**引用文**
↓↓↓
労働審判(ろうどうしんぱん)とは、労働者と事業主との間で起きた労働問題を労働審判官1名と労働審判員2名が審理し、迅速かつ適正な解決を図ることを目的とする裁判所を通じた手続きです。

 

労働審判の主な特徴は、以下の3点です。

 

  1. 早期解決(迅速性):申立から終結まで平均75日(約2ヶ月半)
  2. 柔軟な解決:申立の約88%が金銭解決を中心とした和解的解決
  3. 簡易な手続:提出書面は原則として申立書(申立人側)・答弁書(使用者側)のみ、証人尋問などの正式な手続省略。

 

労働審判は訴訟よりも早い期間での解決が見込め、手数料も訴訟の半額以下、さらに労働審判委員会による客観的な判断を求められるメリットがあり、労使トラブルの解決手段としては最適です。

 

ただし、労働審判をただただ申し立てればよいかといえばそうともいいきれません。労働審判の申立書は法的な要件を押さえて正しく主張する必要がありますし、その主張を立証するような証拠をそろえる必要があるからです。
↑↑↑
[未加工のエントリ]
↓↓↓
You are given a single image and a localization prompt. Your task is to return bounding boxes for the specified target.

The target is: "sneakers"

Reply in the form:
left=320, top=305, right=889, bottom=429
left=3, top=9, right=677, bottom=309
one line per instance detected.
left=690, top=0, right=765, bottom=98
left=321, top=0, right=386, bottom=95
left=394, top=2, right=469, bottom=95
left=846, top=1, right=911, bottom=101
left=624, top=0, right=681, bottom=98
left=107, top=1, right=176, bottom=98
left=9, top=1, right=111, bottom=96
↑↑↑
↓↓↓
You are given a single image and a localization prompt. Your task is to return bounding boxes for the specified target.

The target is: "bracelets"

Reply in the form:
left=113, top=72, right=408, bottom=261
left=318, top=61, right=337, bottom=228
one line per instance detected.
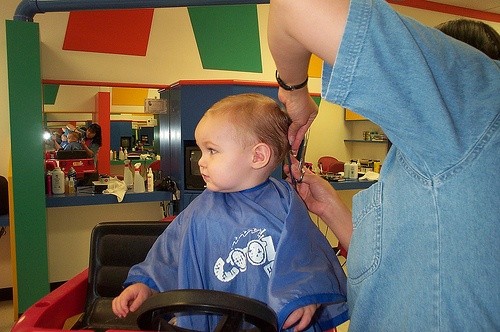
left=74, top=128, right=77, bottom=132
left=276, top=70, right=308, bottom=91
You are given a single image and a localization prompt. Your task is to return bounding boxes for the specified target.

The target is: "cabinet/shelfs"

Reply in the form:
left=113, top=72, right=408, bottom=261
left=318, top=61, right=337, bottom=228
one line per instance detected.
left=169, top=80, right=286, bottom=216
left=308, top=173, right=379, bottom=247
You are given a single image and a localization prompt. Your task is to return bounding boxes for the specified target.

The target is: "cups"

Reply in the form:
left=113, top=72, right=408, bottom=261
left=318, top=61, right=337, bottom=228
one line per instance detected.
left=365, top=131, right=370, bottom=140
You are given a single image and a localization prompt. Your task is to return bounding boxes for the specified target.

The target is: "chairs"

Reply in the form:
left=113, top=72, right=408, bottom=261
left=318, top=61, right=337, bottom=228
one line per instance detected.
↑↑↑
↓↓↓
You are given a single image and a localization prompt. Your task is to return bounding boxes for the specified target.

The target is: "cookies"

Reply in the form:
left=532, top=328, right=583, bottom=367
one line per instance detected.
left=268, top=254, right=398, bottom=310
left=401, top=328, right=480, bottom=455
↑↑↑
**取り組む課題**
A: 労働審判についての文章から、次の問いに答えなさい。
(i) 労働審判で審理にあたるのは誰か、それぞれの人数も含めて挙げなさい。
(ii) 申立から終結までにかかる平均の日数は何日か。
(iii) 労働審判の手数料は訴訟と比べてどの程度か。
B: 労働審判についての文章のうち、「1. 早期解決(迅速性):申立から終結まで平均75日(約2ヶ月半)」から「そろえる必要があるからです。」までの部分を、「労使トラブル」を「労働紛争」に置き換えて書き直してください。
エントリは別の出典から取ったものです。

**回答結果**
A:
(i) 労働審判官1名と労働審判員2名
(ii) 平均75日(約2ヶ月半)
(iii) 訴訟の半額以下

B:
1. 早期解決(迅速性):申立から終結まで平均75日(約2ヶ月半)
  2. 柔軟な解決:申立の約88%が金銭解決を中心とした和解的解決
  3. 簡易な手続:提出書面は原則として申立書(申立人側)・答弁書(使用者側)のみ、証人尋問などの正式な手続省略。

 

労働審判は訴訟よりも早い期間での解決が見込め、手数料も訴訟の半額以下、さらに労働審判委員会による客観的な判断を求められるメリットがあり、労働紛争の解決手段としては最適です。

 

ただし、労働審判をただただ申し立てればよいかといえばそうともいいきれません。労働審判の申立書は法的な要件を押さえて正しく主張する必要がありますし、その主張を立証するような証拠をそろえる必要があるからです。